▶ _Tasks for this exercise_
1. In the Laura Dern article, list every actor named inside the parentheses of the sentence that begins "It's the morning after the Los Angeles premiere."
2. Please resume the Laura Dern article after its last sentence and carry it on in the same style.

Pop Culture

Laura Dern and Her Jurassic World: Dominion Character See Eye to Eye on Beauty and the Planet

In the original Jurassic Park—adapted for the screen by Steven Spielberg, three years after Michael Crichton’s 1990 novel brought dinosaurs back to life—kind-hearted paleobotanist Dr. Ellie Sattler (Laura Dern) and smarmy mathematician Dr. Ian Malcolm (Jeff Goldblum) tick through a succinct historical timeline as they mull the wisdom of this wonderland theme park. You might even know the lines by heart.

Malcolm: God creates dinosaurs. God destroys dinosaurs. God creates man. Man destroys God. Man creates dinosaurs.

Sattler: Dinosaurs eat man. Woman inherits the earth. 

It’s a moment of levity before the T. rex breaks up the party. It’s also a nod to the movie’s apocalyptic warnings. 

“Jeff Goldblum and I spent a day yesterday, between interviews, just thinking about how much further down the horror hole we’ve gotten,” Dern says by phone earlier this week, referring to the existential crisis our planet faces. It’s the morning after the Los Angeles premiere of Jurassic World: Dominion, the final installment of the Jurassic World trilogy landing in theaters today, which brings together the old gang (including Sam Neill), the reboot stars (Chris Pratt and Bryce Dallas Howard), and newcomers (DeWanda Wise, Mamoudou Athie, Campbell Scott). 

Hairstylist Frida Aradottir and makeup artist Simone Siegl laying the groundwork, with jumbo rollers and True Botanicals skin care.

However much it’s an action-packed work of science fiction, Dern appreciates “being part of a franchise that seamlessly, from its origin story, is about a previous extinction and how we avoid another, and nature versus science, and corporate greed,” she says. It was only fitting that her character, nearly three decades later, would have turned her attention to environmental science. Onscreen, the fictional Dr. Sattler is examining the effects of genetically modified food and industrial farming, “while me, Laura Dern, sits on every plane—I’m traveling a lot right now—with my new bible, which is John Doerr’s book, Speed & Scale. It’s such a gift in really practically laying out for us how we can get to net zero [carbon emissions] by 2050. But it also looks at how we’ve gotten here.”

Scene geometry reasoning records:
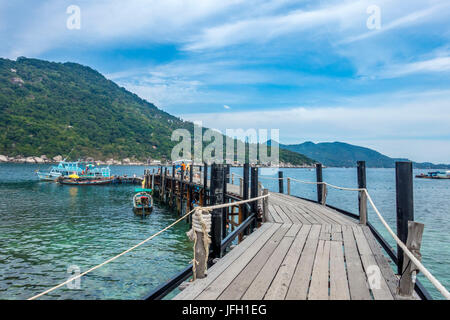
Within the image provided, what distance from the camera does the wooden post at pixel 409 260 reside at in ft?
10.5

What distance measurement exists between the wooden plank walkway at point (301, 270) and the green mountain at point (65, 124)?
137170 mm

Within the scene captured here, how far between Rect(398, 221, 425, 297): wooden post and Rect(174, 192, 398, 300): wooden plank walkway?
166mm

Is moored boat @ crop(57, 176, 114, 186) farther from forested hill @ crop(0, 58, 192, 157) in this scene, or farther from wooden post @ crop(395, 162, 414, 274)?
forested hill @ crop(0, 58, 192, 157)

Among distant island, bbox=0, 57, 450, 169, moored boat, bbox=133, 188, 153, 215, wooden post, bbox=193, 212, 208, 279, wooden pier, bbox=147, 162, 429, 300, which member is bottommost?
moored boat, bbox=133, 188, 153, 215

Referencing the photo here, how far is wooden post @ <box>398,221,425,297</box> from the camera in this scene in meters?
3.19

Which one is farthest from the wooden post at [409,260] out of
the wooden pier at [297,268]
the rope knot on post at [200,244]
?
the rope knot on post at [200,244]

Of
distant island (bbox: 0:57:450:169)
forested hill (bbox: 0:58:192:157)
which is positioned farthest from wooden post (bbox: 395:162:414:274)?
forested hill (bbox: 0:58:192:157)

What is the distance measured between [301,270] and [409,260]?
4.95ft

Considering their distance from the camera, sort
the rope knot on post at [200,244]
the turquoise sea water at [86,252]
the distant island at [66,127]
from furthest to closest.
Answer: the distant island at [66,127]
the turquoise sea water at [86,252]
the rope knot on post at [200,244]

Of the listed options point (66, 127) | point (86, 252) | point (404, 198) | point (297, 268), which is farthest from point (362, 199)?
point (66, 127)

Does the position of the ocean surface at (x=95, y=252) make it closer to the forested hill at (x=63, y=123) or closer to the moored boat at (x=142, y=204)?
the moored boat at (x=142, y=204)

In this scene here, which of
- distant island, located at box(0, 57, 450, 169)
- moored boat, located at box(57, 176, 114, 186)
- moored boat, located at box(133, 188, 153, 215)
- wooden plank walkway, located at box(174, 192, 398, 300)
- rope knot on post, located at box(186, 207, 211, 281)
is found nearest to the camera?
wooden plank walkway, located at box(174, 192, 398, 300)
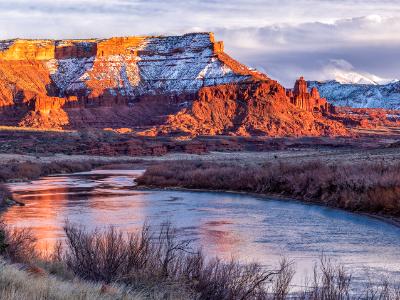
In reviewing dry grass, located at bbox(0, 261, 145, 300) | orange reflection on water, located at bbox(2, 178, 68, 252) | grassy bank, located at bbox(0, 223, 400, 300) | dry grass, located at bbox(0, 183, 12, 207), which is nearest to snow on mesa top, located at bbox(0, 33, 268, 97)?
orange reflection on water, located at bbox(2, 178, 68, 252)

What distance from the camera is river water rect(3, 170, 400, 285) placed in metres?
15.7

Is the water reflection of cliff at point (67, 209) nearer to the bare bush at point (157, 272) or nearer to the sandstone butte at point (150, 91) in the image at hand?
the bare bush at point (157, 272)

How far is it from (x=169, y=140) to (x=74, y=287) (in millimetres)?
95901

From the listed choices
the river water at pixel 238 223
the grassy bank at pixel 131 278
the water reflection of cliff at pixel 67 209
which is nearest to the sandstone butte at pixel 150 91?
the water reflection of cliff at pixel 67 209

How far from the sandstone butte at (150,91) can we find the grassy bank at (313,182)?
75.3 meters

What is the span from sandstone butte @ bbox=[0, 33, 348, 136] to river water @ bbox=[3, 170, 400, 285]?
279ft

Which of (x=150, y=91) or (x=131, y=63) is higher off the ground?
(x=131, y=63)

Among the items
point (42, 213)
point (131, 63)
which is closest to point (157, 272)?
point (42, 213)

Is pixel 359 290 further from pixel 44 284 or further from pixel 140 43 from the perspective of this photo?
pixel 140 43

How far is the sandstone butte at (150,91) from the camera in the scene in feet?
433

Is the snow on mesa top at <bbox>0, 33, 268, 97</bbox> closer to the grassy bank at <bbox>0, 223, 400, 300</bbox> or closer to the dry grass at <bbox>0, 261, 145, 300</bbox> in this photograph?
the grassy bank at <bbox>0, 223, 400, 300</bbox>

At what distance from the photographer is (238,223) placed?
22781mm

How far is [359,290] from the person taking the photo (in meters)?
11.5

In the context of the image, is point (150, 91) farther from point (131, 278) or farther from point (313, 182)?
point (131, 278)
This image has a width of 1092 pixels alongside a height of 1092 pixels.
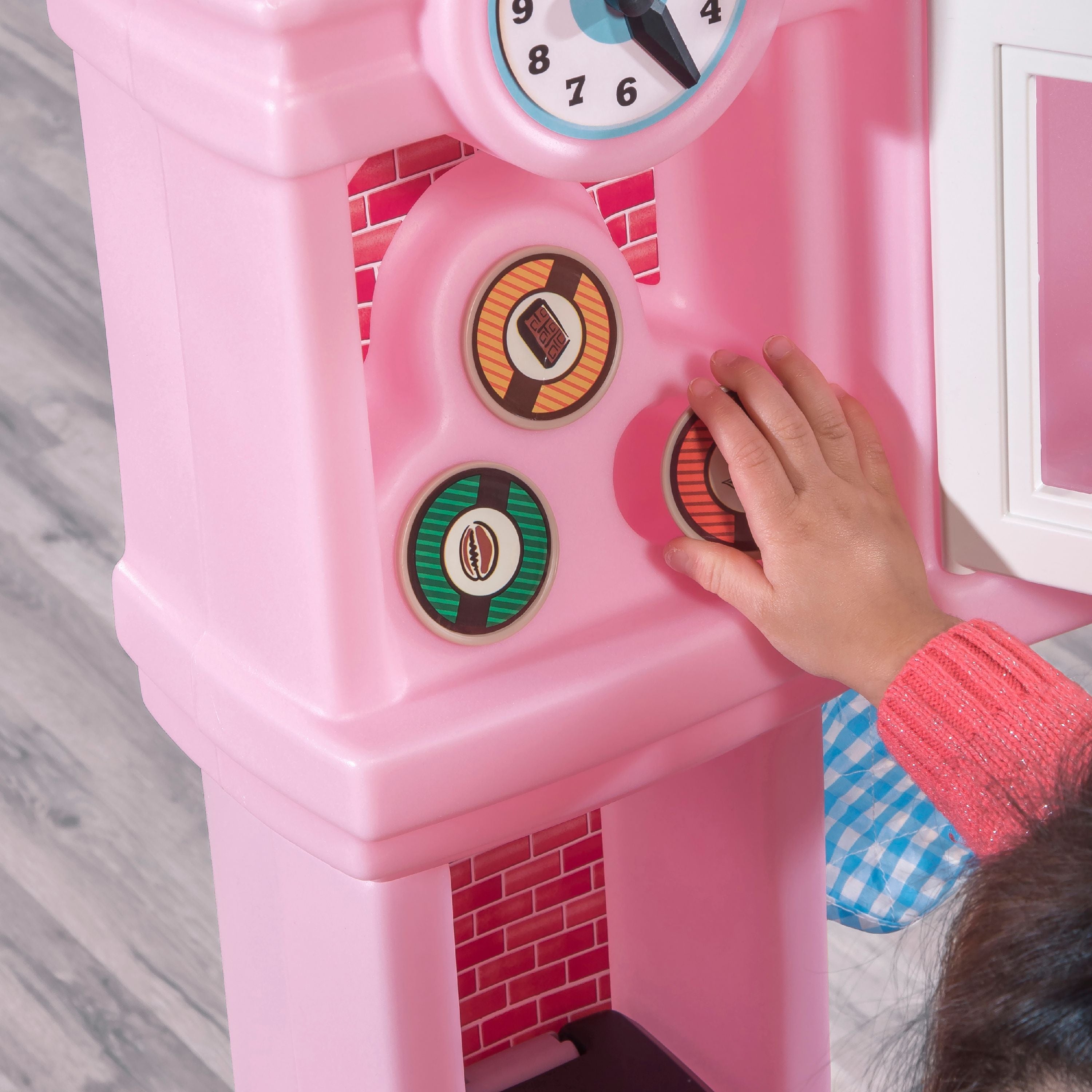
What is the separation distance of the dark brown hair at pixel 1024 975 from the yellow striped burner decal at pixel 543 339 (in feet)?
0.94

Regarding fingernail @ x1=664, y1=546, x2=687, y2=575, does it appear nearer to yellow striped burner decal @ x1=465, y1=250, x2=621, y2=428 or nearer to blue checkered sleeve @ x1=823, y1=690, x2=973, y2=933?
yellow striped burner decal @ x1=465, y1=250, x2=621, y2=428

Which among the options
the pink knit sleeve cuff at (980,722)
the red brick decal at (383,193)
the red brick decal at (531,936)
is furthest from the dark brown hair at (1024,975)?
the red brick decal at (531,936)

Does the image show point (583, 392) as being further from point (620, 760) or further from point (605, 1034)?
point (605, 1034)

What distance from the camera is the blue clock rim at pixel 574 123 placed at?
616 mm

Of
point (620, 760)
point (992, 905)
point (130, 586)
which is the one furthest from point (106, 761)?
point (992, 905)

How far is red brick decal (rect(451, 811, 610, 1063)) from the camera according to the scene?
1007 mm

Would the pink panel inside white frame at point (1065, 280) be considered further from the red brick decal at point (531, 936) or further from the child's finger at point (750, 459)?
the red brick decal at point (531, 936)

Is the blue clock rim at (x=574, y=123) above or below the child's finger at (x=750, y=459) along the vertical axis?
above

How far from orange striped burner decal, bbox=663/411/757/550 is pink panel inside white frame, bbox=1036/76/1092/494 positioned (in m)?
0.15

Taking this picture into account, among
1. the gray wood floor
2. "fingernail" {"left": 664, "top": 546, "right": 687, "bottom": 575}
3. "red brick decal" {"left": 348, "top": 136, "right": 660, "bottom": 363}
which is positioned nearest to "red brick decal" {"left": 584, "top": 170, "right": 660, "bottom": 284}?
"red brick decal" {"left": 348, "top": 136, "right": 660, "bottom": 363}

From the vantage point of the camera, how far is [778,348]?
0.78m

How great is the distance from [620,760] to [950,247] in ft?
0.93

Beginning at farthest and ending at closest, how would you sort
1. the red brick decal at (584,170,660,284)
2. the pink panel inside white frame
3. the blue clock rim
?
the red brick decal at (584,170,660,284)
the pink panel inside white frame
the blue clock rim

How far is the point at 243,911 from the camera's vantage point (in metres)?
0.92
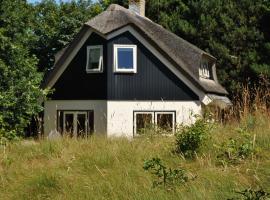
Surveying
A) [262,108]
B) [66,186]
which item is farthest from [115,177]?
[262,108]

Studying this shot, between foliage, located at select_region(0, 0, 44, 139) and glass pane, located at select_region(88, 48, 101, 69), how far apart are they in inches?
180

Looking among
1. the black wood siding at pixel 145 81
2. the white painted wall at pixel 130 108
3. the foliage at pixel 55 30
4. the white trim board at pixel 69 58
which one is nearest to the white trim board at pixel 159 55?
the black wood siding at pixel 145 81

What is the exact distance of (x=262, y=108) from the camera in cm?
877

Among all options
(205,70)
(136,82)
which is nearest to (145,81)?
(136,82)

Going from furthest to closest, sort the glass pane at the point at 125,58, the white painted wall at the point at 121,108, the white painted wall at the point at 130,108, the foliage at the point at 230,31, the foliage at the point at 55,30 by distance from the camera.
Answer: the foliage at the point at 55,30 → the foliage at the point at 230,31 → the glass pane at the point at 125,58 → the white painted wall at the point at 130,108 → the white painted wall at the point at 121,108

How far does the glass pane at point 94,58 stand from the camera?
27.0m

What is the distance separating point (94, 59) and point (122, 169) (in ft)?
67.5

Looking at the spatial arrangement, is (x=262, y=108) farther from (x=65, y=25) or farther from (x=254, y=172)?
(x=65, y=25)

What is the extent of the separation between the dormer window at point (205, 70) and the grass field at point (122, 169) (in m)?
21.4

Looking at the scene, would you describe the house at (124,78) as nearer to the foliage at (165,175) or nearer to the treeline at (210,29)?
the treeline at (210,29)

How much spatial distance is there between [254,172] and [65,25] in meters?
29.8

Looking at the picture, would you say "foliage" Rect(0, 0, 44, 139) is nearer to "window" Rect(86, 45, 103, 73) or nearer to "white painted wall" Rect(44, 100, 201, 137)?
"white painted wall" Rect(44, 100, 201, 137)

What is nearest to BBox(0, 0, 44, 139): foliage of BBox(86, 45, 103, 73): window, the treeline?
BBox(86, 45, 103, 73): window

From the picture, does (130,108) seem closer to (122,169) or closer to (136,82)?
(136,82)
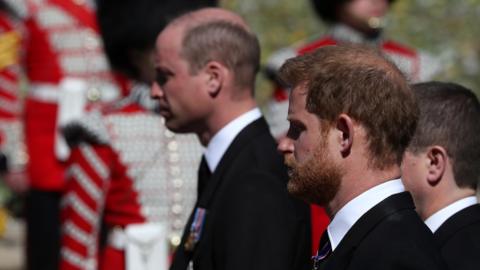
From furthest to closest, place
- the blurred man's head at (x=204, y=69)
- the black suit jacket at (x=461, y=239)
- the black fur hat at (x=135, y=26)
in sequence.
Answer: the black fur hat at (x=135, y=26) < the blurred man's head at (x=204, y=69) < the black suit jacket at (x=461, y=239)

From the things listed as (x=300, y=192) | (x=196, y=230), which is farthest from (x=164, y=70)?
(x=300, y=192)

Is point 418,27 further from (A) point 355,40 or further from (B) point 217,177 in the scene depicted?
(B) point 217,177

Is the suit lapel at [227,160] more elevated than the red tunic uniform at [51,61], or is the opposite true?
the red tunic uniform at [51,61]

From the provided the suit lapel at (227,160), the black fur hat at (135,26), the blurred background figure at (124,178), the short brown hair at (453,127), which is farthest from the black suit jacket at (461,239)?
the black fur hat at (135,26)

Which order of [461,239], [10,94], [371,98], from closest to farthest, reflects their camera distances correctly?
[371,98]
[461,239]
[10,94]

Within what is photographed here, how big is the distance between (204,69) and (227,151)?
335 millimetres

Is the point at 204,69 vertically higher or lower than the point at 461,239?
higher

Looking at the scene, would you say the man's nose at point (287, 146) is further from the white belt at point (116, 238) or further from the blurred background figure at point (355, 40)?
the blurred background figure at point (355, 40)

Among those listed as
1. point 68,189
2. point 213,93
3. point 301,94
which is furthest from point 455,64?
point 301,94

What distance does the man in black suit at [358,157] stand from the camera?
3.38m

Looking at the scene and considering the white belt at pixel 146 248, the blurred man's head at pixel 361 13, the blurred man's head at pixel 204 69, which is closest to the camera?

▶ _Expected results_
1. Sam Neill, Chris Pratt, Bryce Dallas Howard, DeWanda Wise, Mamoudou Athie, Campbell Scott

2.
A spin-off trilogy is necessarily steeped in nostalgia. The 1993 original remains preserved in the amber of people’s minds even as it continues to draw new recruits. (In the Times, Dern recalled watching it with her daughter three days before leaving to shoot the latest movie: “It was amazing to see it through her eyes—there’s nothing dated about it.”) Just as seemingly unchanged is 55-year-old Dern herself. In the film, when Dr. Sattler whirls around to catch sight of Neill’s Dr. Grant, her skin looks surreally fresh, as if her facialist has taken up residence in a dusty corner of this dig-site tent. The same goes for the actor at the L.A. premiere, where the beauty look—a loose ponytail by hairstylist Frida Aradottir, with a crisp red lip by longtime makeup artist Simone Siegl—had a minimalist, timeless quality.

Dern fine-tuning the accessories for the premiere. (The bubble gum pink bag won out.)